Note:: If a child process becomes orphaned because its parent process terminated, the child is adopted by the init process, and subsequent calls to getppid() in the child returns 1.

Process Memory layout

The memory allocated to each process is composed of a number of parts referred to as segments:

  • The text segment contains the machine language instructions of the process code. The text segment is made read only so that it cannot be accidentally modified by a bad pointer. Since many processes run the same program, it is also made shareble so that a single copy of the program code can be mapped into the virtual address space of the processes.

  • data segments:

    • The initialized data segment contains global and static variables that are explicitly initialized.

    • The uninitialized data segment contains global and static variables that are not explicitly initialized. Before starting the program, the system initializes all memory in this segment to 0. For historical reasons, it is also called the bss segment, a name derived from an old assembler mnemonic for “block started by symbol”.

    The reason for this separation is that space for uninitialized data is not necessary to be allocated to the program on disk. The executable only needs to store the location and size required for the uninitialized data segment and this space is allocated by the program loader at runtime.

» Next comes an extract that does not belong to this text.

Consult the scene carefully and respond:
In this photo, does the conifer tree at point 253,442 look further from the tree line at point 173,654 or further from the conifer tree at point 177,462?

  • The stack is a dynamically growing segment. A function stores the function’s local variables, arguments and return addresses on the stack.

  • The heap is an area from which memory can be allocated dynamically during runtime.

virtual memory layout

Virtual Memory

The memory layout we are talking about is the process’s virtual memory. A virtual memory scheme splits the memory used by each process into small units called pages. Correspondingly RAM is divided into a series of page frames of the same size.

In order to support this organization the kernel maintains a page table for each process. The page table describes the location of each page in the process’s virtual address space (the set of all virtual memory pages available to the process). Each entry in the page table either indicates the location of a virtual page in RAM or indicates that it currently resides on disk (swap).

page mapping

At any one time, only some of the pages of a program need to be resident in physical memory page frames; these pages form the so-called resident set. Copies of the unused pages of a program are maintained in the swap area—a reserved area of disk space used to supplement the computer’s RAM—and loaded into physical memory only as required.

If a process refer to a page that is not currently on physical memory, then a page fault occurs, at which stage kernel suspends execution of the process till the page is loaded from disk into memory.